[Document excerpt]

If anyone would have said to me this time last year, by the end of the year you will have a nervous breakdown, I would have laughed at them. I never in a million years thought something like that would happen to me, I am young, I’d just got my degree and was making lots of money to do something in my life that I always dreamed of. I never thought something like that would happen to me and in telling some of my friends that the reasons I came home early from overseas was because I had a nervous breakdown, most have been surprised. You what? But your always laughing I recall one saying. You don’t get sad, or when you do you jump back really quickly. But it happens, I can say that with a matter of certainty, because it happened to me. But what is a nervous breakdown? We have all heard the term nervous breakdown, otherwise known as a mental breakdown. But what exactly does it involve. What exactly happens to a person when they have a nervous breakdown?

A nervous breakdown refers to a mainstream and often-used term to generically describe someone who experiences a bout of mental illness that is so severe, it directly impacts their ability to function in everyday life. Whilst it is not a medical term, it is the signs of the extremes in stress or mental illnesses such as depression and anxiety.A nervous breakdown can be seen as a sign that one’s ability to cope with life or a mental illness has been overwhelmed by stress, life events, work or relationship issues. By disconnecting from their regular responsibilities and routines, an individual’s nervous breakdown may allow them to try and regroup their coping skills and temporarily relieve the stress in their life.

[/Document excerpt]

◆ What you need to do:
a. For each statement, say yes or no according to the essay on nervous breakdowns, and quote the words that decide it: (i) The writer came home early from overseas because of a nervous breakdown. (ii) The essay calls "nervous breakdown" a medical term. (iii) Most of the friends the writer told were surprised.
b. Carry on the essay on nervous breakdowns from the point where it stops.
The lines after this essay on nervous breakdowns come from a separate source.

[Excerpted data]

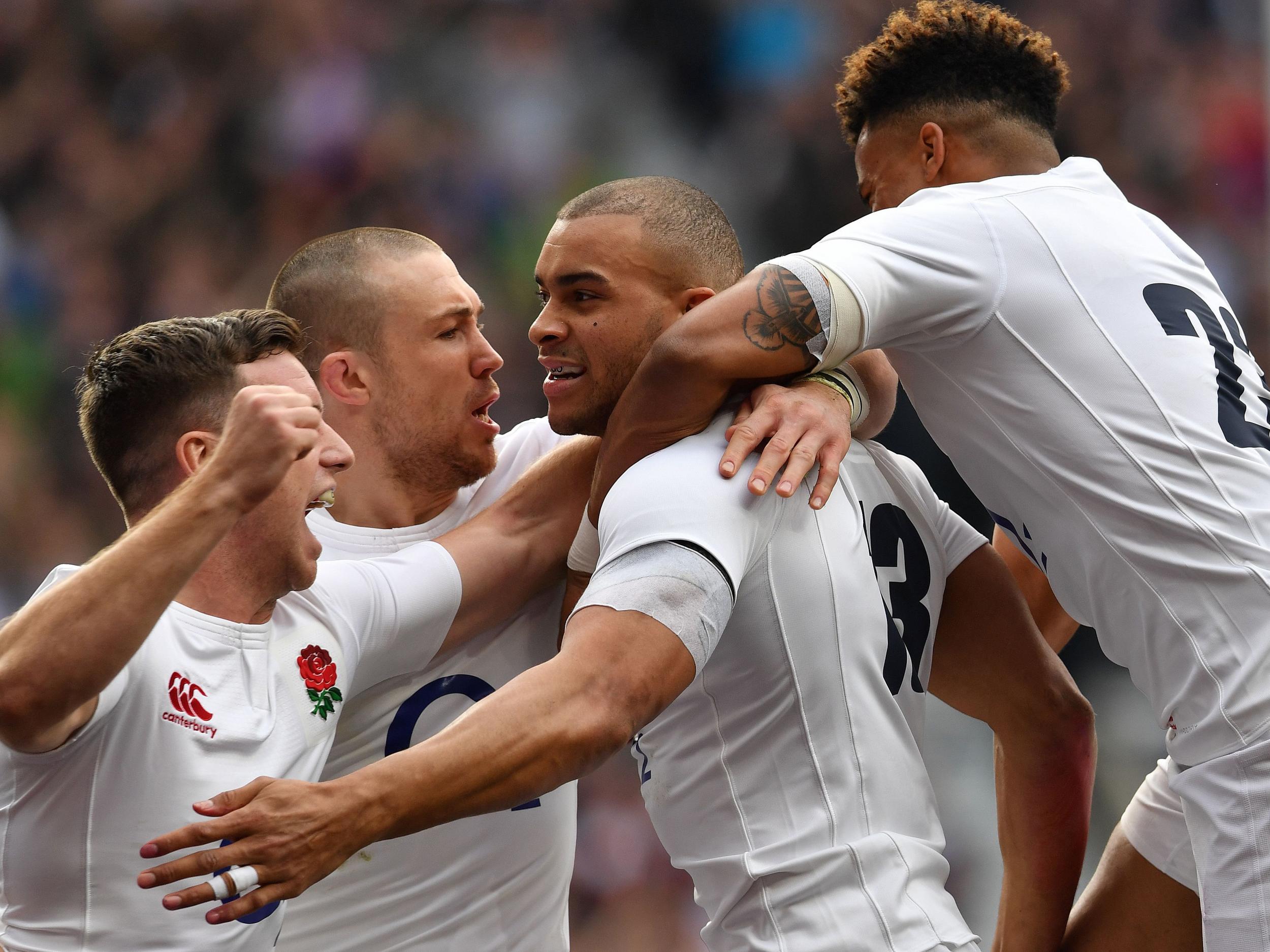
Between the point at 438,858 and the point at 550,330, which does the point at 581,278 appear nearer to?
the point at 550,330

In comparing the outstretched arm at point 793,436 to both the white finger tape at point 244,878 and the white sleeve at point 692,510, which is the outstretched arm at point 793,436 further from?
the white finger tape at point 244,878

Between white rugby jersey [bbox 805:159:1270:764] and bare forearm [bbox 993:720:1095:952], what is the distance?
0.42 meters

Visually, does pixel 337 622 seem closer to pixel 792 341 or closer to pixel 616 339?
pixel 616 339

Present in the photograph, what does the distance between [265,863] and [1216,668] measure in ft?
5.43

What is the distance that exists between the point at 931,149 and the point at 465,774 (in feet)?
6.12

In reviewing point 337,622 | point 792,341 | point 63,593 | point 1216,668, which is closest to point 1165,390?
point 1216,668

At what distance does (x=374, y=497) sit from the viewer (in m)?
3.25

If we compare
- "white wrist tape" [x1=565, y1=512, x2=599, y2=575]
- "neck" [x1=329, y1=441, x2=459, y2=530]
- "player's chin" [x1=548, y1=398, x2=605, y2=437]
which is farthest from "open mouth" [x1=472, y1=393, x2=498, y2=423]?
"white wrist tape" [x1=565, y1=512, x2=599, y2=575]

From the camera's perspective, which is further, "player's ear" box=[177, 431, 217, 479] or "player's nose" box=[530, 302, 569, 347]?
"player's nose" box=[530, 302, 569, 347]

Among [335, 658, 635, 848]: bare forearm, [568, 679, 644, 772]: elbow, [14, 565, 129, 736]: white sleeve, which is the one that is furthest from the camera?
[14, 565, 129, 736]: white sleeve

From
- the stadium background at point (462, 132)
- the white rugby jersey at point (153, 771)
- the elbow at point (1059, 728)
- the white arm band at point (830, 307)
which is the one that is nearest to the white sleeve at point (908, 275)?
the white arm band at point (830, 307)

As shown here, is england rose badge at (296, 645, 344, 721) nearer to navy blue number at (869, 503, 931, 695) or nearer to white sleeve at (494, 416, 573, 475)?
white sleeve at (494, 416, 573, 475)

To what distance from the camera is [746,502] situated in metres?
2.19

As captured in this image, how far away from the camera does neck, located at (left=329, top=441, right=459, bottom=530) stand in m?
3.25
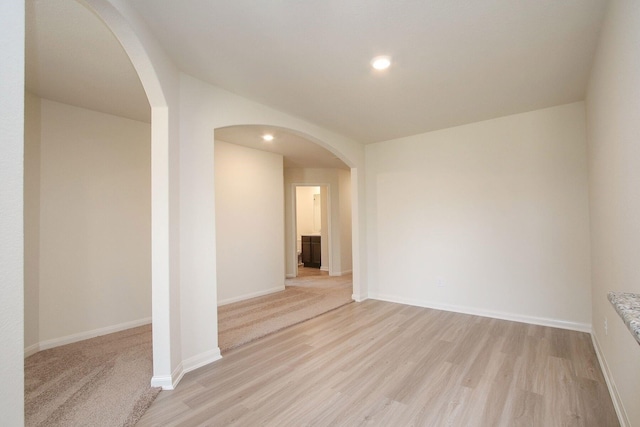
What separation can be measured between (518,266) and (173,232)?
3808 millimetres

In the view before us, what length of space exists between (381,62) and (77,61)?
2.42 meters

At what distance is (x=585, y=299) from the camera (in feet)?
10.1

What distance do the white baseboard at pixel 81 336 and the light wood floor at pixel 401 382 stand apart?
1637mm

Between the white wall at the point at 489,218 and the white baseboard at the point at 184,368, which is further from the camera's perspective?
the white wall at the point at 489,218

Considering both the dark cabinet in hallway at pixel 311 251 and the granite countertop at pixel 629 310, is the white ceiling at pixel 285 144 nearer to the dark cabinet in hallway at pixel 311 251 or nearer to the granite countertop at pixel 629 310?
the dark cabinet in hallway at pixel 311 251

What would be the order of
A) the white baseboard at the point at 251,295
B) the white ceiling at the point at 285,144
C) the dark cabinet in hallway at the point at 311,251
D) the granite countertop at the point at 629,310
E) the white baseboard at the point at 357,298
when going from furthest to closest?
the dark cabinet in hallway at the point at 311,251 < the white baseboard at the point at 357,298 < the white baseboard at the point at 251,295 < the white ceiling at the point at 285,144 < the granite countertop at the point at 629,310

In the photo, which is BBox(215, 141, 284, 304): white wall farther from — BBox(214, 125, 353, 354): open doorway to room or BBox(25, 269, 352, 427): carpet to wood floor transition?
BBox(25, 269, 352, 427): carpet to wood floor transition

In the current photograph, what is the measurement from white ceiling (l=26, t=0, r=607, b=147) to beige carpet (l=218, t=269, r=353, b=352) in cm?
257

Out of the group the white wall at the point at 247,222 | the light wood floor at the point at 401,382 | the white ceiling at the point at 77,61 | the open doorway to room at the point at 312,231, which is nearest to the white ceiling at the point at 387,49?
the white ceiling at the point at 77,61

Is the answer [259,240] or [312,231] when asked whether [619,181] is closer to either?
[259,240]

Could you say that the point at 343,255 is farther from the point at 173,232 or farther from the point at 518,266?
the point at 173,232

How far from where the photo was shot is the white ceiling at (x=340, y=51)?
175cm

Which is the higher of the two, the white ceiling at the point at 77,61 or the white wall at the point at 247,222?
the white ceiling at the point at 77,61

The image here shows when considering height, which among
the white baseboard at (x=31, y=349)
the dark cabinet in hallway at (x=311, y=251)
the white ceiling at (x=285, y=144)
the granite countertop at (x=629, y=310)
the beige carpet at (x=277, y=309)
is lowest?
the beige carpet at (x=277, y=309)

[/Excerpted data]

◆ Results of the tasks:
a.
(i) Yes: "the reasons I came home early from overseas was because I had a nervous breakdown"
(ii) No: "Whilst it is not a medical term"
(iii) Yes: "most have been surprised"

b.
But you don’t have to have a mental illness to experience one, they really can happen to anyone who has just reached the breaking point of chronic stress. (World of Psychology Website)

The World of Psychology Website also states that ‘A nervous breakdown is not a condition to be afraid of, as it is simply an indication of overhwelming stress and mental illness in a person’s life. Loved ones and friends of someone who is suffering from a nervous breakdown should be supportive of the individual’s efforts in seeking help for it.’ When I suffered my nervous breakdown, I was just isolated with my ex-boyfriend and some of his friends who didn’t know me, so I understand that they didn’t notice my behaviour changes because how could they, they really didn’t know me. But say you did have a friend who you suspected was a little bit off lately, would you know the signs to be able to step in and help?

The signs of nervous breakdown can be put into 3 groups: Physical Signs, Emotional Signs and Behaviour Changes

Physical symptoms of a nervous breakdown

  • Sleep disruption – much longer periods of sleep or insomnia
  • Diarrhea
  • Constipation
  • Irritable Bowel Syndrome (IBS)
  • Breathing problems
  • Migraine headaches
  • Low libido
  • Memory loss
  • Disrupted menstrual cycle
  • Extreme exhaustion/fatigue
  • Feelings of persistent anxiety or panic attacks
  • Significant changes in appetite, such as eating too little or too much (comfort eating)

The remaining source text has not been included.